Learn how to add and subtract Functions by finding and combining like terms.

## Step by step guide to Adding and Subtracting Functions

- Just like we can add and subtract numbers, we can add and subtract functions. For example, if we had functions \(f(x) \) and \(g(x)\), we could create two new functions: \((f + g)(x)\) and \((f – g)(x)\).
- When functions contain polynomials, find the like terms and combine them to add or subtract functions.
- When evaluating functions, substitute the value of the input and find the value of the function.

### Example 1:

\(g(a)=a-1, f(a)=a+5\), Find: \((g+f)(-1)\)

**Solution:**

\((g+f)(a)=g(a)+f(a), Then: (g+f)(a)=a-1+a+5=2a+4\)
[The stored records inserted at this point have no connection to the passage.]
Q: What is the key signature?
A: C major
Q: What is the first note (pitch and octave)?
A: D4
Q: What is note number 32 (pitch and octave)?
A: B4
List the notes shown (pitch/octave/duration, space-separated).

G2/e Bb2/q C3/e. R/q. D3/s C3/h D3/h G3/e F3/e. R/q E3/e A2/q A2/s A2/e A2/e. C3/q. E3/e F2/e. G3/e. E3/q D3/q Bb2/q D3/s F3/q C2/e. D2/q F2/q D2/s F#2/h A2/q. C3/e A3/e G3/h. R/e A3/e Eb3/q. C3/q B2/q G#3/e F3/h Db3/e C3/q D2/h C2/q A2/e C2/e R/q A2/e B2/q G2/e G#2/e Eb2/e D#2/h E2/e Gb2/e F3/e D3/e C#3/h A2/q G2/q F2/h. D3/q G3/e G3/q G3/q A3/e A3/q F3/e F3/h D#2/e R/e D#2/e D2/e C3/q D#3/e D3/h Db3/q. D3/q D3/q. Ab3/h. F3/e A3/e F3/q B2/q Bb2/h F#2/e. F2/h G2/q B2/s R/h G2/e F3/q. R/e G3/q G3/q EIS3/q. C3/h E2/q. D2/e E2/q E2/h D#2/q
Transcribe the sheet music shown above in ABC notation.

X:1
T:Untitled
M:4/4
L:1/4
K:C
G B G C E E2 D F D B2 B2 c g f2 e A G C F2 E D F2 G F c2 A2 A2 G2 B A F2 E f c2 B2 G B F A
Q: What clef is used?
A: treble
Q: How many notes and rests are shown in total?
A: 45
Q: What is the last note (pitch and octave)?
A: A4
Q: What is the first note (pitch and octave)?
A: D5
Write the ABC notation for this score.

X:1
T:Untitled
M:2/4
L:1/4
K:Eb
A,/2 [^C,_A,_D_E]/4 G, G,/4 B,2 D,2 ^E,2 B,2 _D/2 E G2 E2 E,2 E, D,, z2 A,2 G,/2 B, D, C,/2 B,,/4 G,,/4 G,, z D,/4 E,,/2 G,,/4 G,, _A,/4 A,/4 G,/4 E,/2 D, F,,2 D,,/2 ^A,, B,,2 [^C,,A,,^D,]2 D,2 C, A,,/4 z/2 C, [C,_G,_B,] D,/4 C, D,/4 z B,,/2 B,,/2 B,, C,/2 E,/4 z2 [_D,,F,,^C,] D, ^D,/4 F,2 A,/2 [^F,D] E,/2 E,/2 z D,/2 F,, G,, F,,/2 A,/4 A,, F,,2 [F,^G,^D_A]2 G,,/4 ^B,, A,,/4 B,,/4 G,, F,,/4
Substitute \(a \) with \(-1: (g+f)(a)=2a+4=2(-1)+4=-2+4=2 \)

### Example 2:

\(f(x)=3x-3, g(x)=x-5\), Find: \((f-g)(3)\)

**Solution:**

\((f-g)(x)=f(x)-g(x), then: (f-g)(x)=3x-3-(x-5)=3x-3-x+5

=2x+2\)

Substitute \(x\) with \(3: (f-g)(1)=2(3)+2=8\)

### Example 3:

\(f(x)=2x+4, g(x)=x+3\), Find: \((f-g)(1)\)

**Solution:**

\((f-g)(x)=f(x)-g(x)\), then: \((f-g)(x)=2x+4-(x+3)

=2x+4-x-3=x+1 \)

Substitute \(x\) with \(1: (f-g)(1)=1+1=2\)

### Example 4:

\(g(a)=2a-1, f(a)=-a-4\), Find: \((g+f)(-1)\)

**Solution:**

\((g+f)(a)=g(a)+f(a), Then: (g+f)(a)=2a-1-a-4=a-5\)

Substitute \(a \) with \(-1: (g+f)(a)=a-5=-1-5=-6 \)

## Exercises

### Perform the indicated operation.

- \(\color{blue}{h(t) = 2t + 1, \\ g(t) = 2t + 2, \\ Find \ (h – g)(t)} \\\ \)
- \(\color{blue}{g(a) = – 3a – 3, \\ f(a) = a^2 + 5, \\ Find \ (g – f)(a)} \\\ \)
- \(\color{blue}{g(x) = 2x – 5, \\ h(x) = 4x + 5, \\ Find \ g(3) – h(3)} \\\ \)
- \(\color{blue}{h(3) = 3x + 3, \\ g(x) = – 4x + 1, \\ Find \ (h + g)(10)} \\\ \)
- \(\color{blue}{f(x) = 4x – 3, \\ g(x) = x^3 + 2x, \\ Find \ (f – g)(4)} \\\ \)
- \(\color{blue}{h(n) = 4n + 5, \\ g(n) = 3n + 4, \\ Find \ (h – g)(n)}\)

### Download Adding and Subtracting Functions Worksheet

- \(\color{blue}{-1}\)
- \(\color{blue}{–a^2 – 3a – 8}\)
- \(\color{blue}{-16}\)
- \(\color{blue}{-6}\)
- \(\color{blue}{-59}\)
- \(\color{blue}{n+1}\)